Giuseppe Di Gaspare, Diritto dell’economia e dinamiche istituzionali

29.10.2003

Giuseppe Di Gaspare, Diritto dell’economia e dinamiche istituzionali, Cedam, Padova, 2003, pp. 238.

In questo volume Giuseppe Di Gaspare propone un nuovo approccio scientifico al diritto dell’economia, che enuncia fin dal titolo, argomenta sul piano teorico nelle pagine introduttive ed applica nel prosieguo dell’opera.
L’A. parte da una giustificata insoddisfazione per le soluzioni tradizionali al problema dell’autonomia scientifica del diritto dell’economia: se la concezione “totalitaria”, considerando oggetto del diritto dell’economia tutti i rapporti giuridici a contenuto economico (di diritto privato come di diritto pubblico), impedisce di rintracciarne la consistenza, la concezione “riduzionistica”, assumendo il profilo formale tipologico degli istituti come metro di classificazione, risolve il diritto dell’economia negli istituti di diritto pubblico o in quelli di diritto privato.

========================================================================

_QUESITI DA RISOLVERE_:
[1] Trascriva il passo della recensione compreso tra "In questo volume" e "nel prosieguo dell’opera.", estremi inclusi.
[2] Stabilisca se ciascuna delle seguenti affermazioni concorda con la recensione, rispondendo sì o no e citando fedelmente le parole del testo che lo determinano.
(a) Il volume è stato pubblicato da Cedam a Padova.
(b) Il volume conta 300 pagine.
(c) La concezione “riduzionistica” considera oggetto del diritto dell’economia tutti i rapporti giuridici a contenuto economico.
[3] Risponda alle seguenti domande basandosi sulla recensione.
(a) In quale anno è stato pubblicato il volume?
(b) Quale metro di classificazione assume la concezione “riduzionistica”?
(c) In quali istituti la concezione “riduzionistica” risolve il diritto dell’economia?

_ESTRATTO DEI DATI_:
========================================================================

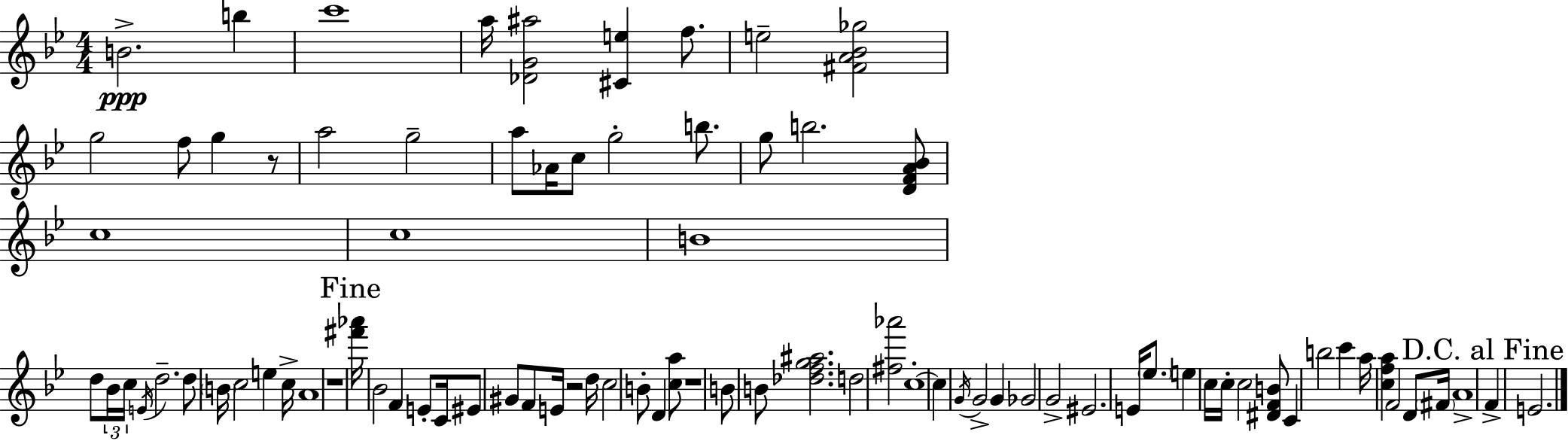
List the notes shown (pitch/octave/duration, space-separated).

B4/h. B5/q C6/w A5/s [Db4,G4,A#5]/h [C#4,E5]/q F5/e. E5/h [F#4,A4,Bb4,Gb5]/h G5/h F5/e G5/q R/e A5/h G5/h A5/e Ab4/s C5/e G5/h B5/e. G5/e B5/h. [D4,F4,A4,Bb4]/e C5/w C5/w B4/w D5/e Bb4/s C5/s E4/s D5/h. D5/e B4/s C5/h E5/q C5/s A4/w R/w [F#6,Ab6]/s Bb4/h F4/q E4/e C4/s EIS4/e G#4/e F4/e E4/s R/h D5/s C5/h B4/e D4/q [C5,A5]/e R/w B4/e B4/e [Db5,F5,G5,A#5]/h. D5/h [F#5,Ab6]/h C5/w C5/q G4/s G4/h G4/q Gb4/h G4/h EIS4/h. E4/s Eb5/e. E5/q C5/s C5/s C5/h [D#4,F4,B4]/e C4/q B5/h C6/q A5/s [C5,F5,A5]/q F4/h D4/e F#4/s A4/w F4/q E4/h.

========================================================================

_RISPOSTE AI QUESITI_:
[1]
In questo volume Giuseppe Di Gaspare propone un nuovo approccio scientifico al diritto dell’economia, che enuncia fin dal titolo, argomenta sul piano teorico nelle pagine introduttive ed applica nel prosieguo dell’opera.

[2]
(a) Sì: "Cedam, Padova, 2003"
(b) No: "pp. 238"
(c) No: "se la concezione “totalitaria”, considerando oggetto del diritto dell’economia tutti i rapporti giuridici a contenuto economico"

[3]
(a) Nel 2003.
(b) Il profilo formale tipologico degli istituti.
(c) Negli istituti di diritto pubblico o in quelli di diritto privato.